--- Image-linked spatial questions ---

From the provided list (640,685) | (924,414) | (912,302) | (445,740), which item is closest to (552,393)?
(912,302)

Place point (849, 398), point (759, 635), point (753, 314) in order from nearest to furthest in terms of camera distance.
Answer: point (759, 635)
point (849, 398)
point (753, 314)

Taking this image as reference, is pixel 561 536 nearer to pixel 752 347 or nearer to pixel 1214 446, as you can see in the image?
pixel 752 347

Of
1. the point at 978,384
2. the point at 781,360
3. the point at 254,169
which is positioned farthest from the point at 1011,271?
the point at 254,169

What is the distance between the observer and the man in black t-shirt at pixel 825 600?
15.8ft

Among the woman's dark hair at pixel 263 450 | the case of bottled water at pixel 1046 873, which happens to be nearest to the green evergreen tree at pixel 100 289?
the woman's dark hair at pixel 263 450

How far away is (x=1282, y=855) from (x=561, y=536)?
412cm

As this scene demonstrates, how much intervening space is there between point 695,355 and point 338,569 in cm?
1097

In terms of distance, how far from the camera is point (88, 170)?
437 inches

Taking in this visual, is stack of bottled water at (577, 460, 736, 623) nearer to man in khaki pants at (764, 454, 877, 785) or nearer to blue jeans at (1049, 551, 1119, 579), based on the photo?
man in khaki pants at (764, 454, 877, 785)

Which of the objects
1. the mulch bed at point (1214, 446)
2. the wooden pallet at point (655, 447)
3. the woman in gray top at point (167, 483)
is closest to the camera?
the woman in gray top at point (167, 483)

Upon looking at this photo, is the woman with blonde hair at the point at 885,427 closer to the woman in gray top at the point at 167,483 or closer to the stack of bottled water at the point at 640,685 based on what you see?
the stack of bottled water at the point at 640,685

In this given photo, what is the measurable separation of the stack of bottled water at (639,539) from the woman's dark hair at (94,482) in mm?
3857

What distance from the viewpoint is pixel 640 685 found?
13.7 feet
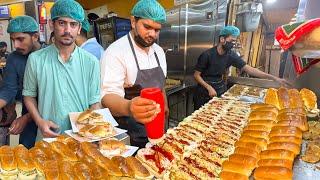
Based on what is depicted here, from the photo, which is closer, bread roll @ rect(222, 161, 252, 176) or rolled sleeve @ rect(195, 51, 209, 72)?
bread roll @ rect(222, 161, 252, 176)

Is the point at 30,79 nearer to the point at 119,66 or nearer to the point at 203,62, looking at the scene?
the point at 119,66

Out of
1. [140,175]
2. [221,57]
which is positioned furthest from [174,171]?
[221,57]

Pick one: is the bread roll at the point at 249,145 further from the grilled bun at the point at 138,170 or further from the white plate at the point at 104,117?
the white plate at the point at 104,117

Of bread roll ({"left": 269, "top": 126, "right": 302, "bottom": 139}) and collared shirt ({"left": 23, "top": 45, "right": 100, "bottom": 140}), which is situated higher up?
collared shirt ({"left": 23, "top": 45, "right": 100, "bottom": 140})

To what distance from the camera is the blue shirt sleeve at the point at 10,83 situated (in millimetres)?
2793

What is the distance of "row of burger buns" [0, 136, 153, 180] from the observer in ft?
4.78

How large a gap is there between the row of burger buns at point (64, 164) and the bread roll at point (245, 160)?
561mm

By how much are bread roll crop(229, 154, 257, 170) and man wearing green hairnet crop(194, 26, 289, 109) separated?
308 cm

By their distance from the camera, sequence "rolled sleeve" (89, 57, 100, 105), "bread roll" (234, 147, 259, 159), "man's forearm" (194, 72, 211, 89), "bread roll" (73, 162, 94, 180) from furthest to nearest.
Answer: "man's forearm" (194, 72, 211, 89) < "rolled sleeve" (89, 57, 100, 105) < "bread roll" (234, 147, 259, 159) < "bread roll" (73, 162, 94, 180)

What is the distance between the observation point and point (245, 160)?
5.74 ft

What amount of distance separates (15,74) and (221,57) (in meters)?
3.39

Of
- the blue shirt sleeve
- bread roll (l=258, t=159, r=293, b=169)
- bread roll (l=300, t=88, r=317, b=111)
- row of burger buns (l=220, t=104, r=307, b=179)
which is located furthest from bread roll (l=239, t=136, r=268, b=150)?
the blue shirt sleeve

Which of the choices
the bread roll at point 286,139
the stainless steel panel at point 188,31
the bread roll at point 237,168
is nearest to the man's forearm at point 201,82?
the stainless steel panel at point 188,31

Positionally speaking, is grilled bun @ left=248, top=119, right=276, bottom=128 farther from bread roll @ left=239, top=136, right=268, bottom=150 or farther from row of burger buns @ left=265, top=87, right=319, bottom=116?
row of burger buns @ left=265, top=87, right=319, bottom=116
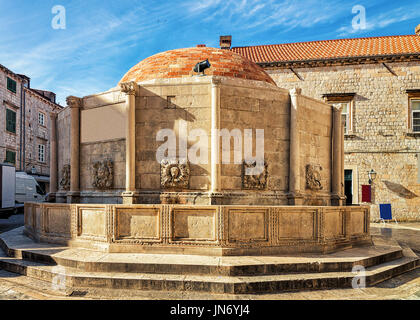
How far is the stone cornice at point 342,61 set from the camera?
19.6 m

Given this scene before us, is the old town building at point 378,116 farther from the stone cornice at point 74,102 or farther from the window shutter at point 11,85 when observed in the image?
the window shutter at point 11,85

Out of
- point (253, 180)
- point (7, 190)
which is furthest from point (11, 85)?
point (253, 180)

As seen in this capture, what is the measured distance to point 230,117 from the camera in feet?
26.5

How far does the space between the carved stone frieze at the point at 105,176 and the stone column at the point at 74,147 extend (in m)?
0.96

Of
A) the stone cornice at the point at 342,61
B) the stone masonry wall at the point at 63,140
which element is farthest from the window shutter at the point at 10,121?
the stone cornice at the point at 342,61

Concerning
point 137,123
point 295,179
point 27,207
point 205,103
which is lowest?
point 27,207

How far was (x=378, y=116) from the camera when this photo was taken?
19812 mm

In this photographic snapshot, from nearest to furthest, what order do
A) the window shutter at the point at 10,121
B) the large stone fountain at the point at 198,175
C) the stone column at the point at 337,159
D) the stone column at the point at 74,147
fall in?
1. the large stone fountain at the point at 198,175
2. the stone column at the point at 74,147
3. the stone column at the point at 337,159
4. the window shutter at the point at 10,121

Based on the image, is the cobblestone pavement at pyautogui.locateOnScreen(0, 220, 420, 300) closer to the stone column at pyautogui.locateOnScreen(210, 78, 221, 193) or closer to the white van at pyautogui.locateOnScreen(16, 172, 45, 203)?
the stone column at pyautogui.locateOnScreen(210, 78, 221, 193)

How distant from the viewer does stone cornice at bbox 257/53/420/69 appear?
64.2 feet


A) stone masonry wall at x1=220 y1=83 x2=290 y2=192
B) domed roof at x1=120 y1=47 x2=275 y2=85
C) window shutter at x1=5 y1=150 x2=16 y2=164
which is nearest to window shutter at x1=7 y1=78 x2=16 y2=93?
window shutter at x1=5 y1=150 x2=16 y2=164

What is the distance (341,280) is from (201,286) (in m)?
2.71

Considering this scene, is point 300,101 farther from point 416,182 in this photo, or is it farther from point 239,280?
point 416,182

--- TASK DETAILS ---
Every line of text is to be repeated exactly; pictures are left out.

--- SOLUTION TO THIS TASK ---
From the provided list (640,685) | (924,414) | (912,302) | (445,740), which item is closest to (552,393)?
(912,302)

Place point (849, 398), point (759, 635), point (753, 314) in order from nearest to furthest in terms of camera distance.
Answer: point (759, 635)
point (849, 398)
point (753, 314)

Taking this image as reference, is pixel 561 536 nearer to pixel 752 347 or nearer to pixel 1214 446, as you can see in the image?
pixel 752 347

Of
1. the point at 978,384
2. the point at 781,360
3. the point at 254,169
which is positioned farthest from the point at 1011,271?
the point at 254,169

What is the distance between the observer and the man in black t-shirt at pixel 825 600?
15.8ft

Among the woman's dark hair at pixel 263 450 | the case of bottled water at pixel 1046 873, which happens to be nearest to the green evergreen tree at pixel 100 289?
the woman's dark hair at pixel 263 450

How far away is (x=1282, y=855) from (x=561, y=536)?
412cm

As this scene demonstrates, how much intervening space is there between point 695,355 and point 338,569 in cm?
1097

In terms of distance, how far from the camera is point (88, 170)?
437 inches

Taking in this visual, is stack of bottled water at (577, 460, 736, 623) nearer to man in khaki pants at (764, 454, 877, 785) or nearer to blue jeans at (1049, 551, 1119, 579), based on the photo?
man in khaki pants at (764, 454, 877, 785)

Which of the objects
1. the mulch bed at point (1214, 446)
2. the wooden pallet at point (655, 447)
3. the woman in gray top at point (167, 483)
is closest to the camera?
the woman in gray top at point (167, 483)

Upon looking at this photo, is the woman with blonde hair at the point at 885,427 closer to the woman in gray top at the point at 167,483 or closer to the stack of bottled water at the point at 640,685 based on what you see?
the stack of bottled water at the point at 640,685

In this given photo, what is the measurable separation of the stack of bottled water at (639,539) from the woman's dark hair at (94,482) in mm?
3857

What distance from the viewpoint is pixel 640 685 found?
13.7 feet
Based on what is depicted here, from the photo, which is closer, bread roll @ rect(222, 161, 252, 176) or rolled sleeve @ rect(195, 51, 209, 72)?
bread roll @ rect(222, 161, 252, 176)

Is the point at 30,79 nearer to the point at 119,66 or nearer to the point at 203,62, looking at the scene?
the point at 119,66

Out of
1. [140,175]
2. [221,57]
which is positioned furthest from [174,171]?
[221,57]

Pick one: is the bread roll at the point at 249,145 further from the grilled bun at the point at 138,170 or further from the white plate at the point at 104,117?
the white plate at the point at 104,117

Of bread roll ({"left": 269, "top": 126, "right": 302, "bottom": 139}) and collared shirt ({"left": 23, "top": 45, "right": 100, "bottom": 140}), which is situated higher up?
collared shirt ({"left": 23, "top": 45, "right": 100, "bottom": 140})

To what distance from the camera is the blue shirt sleeve at the point at 10,83 situated (in millimetres)?
2793

What is the distance of "row of burger buns" [0, 136, 153, 180] from the observer in ft?
4.78

How large a gap is there between the row of burger buns at point (64, 164) and the bread roll at point (245, 160)?
561mm

By how much are bread roll crop(229, 154, 257, 170) and man wearing green hairnet crop(194, 26, 289, 109) separated?
308 cm

By their distance from the camera, sequence "rolled sleeve" (89, 57, 100, 105), "bread roll" (234, 147, 259, 159), "man's forearm" (194, 72, 211, 89), "bread roll" (73, 162, 94, 180) from furthest to nearest.
Answer: "man's forearm" (194, 72, 211, 89) < "rolled sleeve" (89, 57, 100, 105) < "bread roll" (234, 147, 259, 159) < "bread roll" (73, 162, 94, 180)

What is the distance between the observation point and point (245, 160)?
5.74 ft

What amount of distance separates (15,74) and (221,57) (in meters)?
3.39

Of
- the blue shirt sleeve
- bread roll (l=258, t=159, r=293, b=169)
- bread roll (l=300, t=88, r=317, b=111)
- row of burger buns (l=220, t=104, r=307, b=179)
which is located furthest from bread roll (l=239, t=136, r=268, b=150)?
the blue shirt sleeve

Which of the choices
the bread roll at point 286,139
the stainless steel panel at point 188,31
the bread roll at point 237,168
is nearest to the man's forearm at point 201,82?
the stainless steel panel at point 188,31

Positionally speaking, is grilled bun @ left=248, top=119, right=276, bottom=128 farther from bread roll @ left=239, top=136, right=268, bottom=150 or farther from row of burger buns @ left=265, top=87, right=319, bottom=116?
row of burger buns @ left=265, top=87, right=319, bottom=116
How far is the stone cornice at point 342,61 set from the camera?
19.6 m

Given this scene before us, is the old town building at point 378,116 farther from the stone cornice at point 74,102 or farther from the window shutter at point 11,85 when observed in the image?
the window shutter at point 11,85

Out of
- point (253, 180)
- point (7, 190)
which is furthest from point (11, 85)?
point (253, 180)

As seen in this capture, what is the measured distance to point 230,117 from the camera in feet?
26.5

How far does the space between the carved stone frieze at the point at 105,176 and the stone column at the point at 74,147 extend (in m)?
0.96

Of
A) the stone cornice at the point at 342,61
B) the stone masonry wall at the point at 63,140
which element is farthest from the window shutter at the point at 10,121?
the stone cornice at the point at 342,61

Concerning
point 137,123
point 295,179
point 27,207
point 205,103
which is lowest?
point 27,207

How far was (x=378, y=116) from the camera when this photo was taken?
19812 mm

In this photographic snapshot, from nearest to furthest, what order do
A) the window shutter at the point at 10,121
B) the large stone fountain at the point at 198,175
C) the stone column at the point at 337,159
D) the stone column at the point at 74,147
fall in?
1. the large stone fountain at the point at 198,175
2. the stone column at the point at 74,147
3. the stone column at the point at 337,159
4. the window shutter at the point at 10,121

Based on the image, is the cobblestone pavement at pyautogui.locateOnScreen(0, 220, 420, 300) closer to the stone column at pyautogui.locateOnScreen(210, 78, 221, 193) or closer to the white van at pyautogui.locateOnScreen(16, 172, 45, 203)?
the stone column at pyautogui.locateOnScreen(210, 78, 221, 193)

How distant from the viewer does stone cornice at bbox 257/53/420/69 appear?
64.2 feet


A) stone masonry wall at x1=220 y1=83 x2=290 y2=192
B) domed roof at x1=120 y1=47 x2=275 y2=85
C) window shutter at x1=5 y1=150 x2=16 y2=164
which is nearest to window shutter at x1=7 y1=78 x2=16 y2=93?
window shutter at x1=5 y1=150 x2=16 y2=164

What is the distance (341,280) is from (201,286) (in m)?
2.71

Considering this scene, is point 300,101 farther from point 416,182 in this photo, or is it farther from point 239,280?
point 416,182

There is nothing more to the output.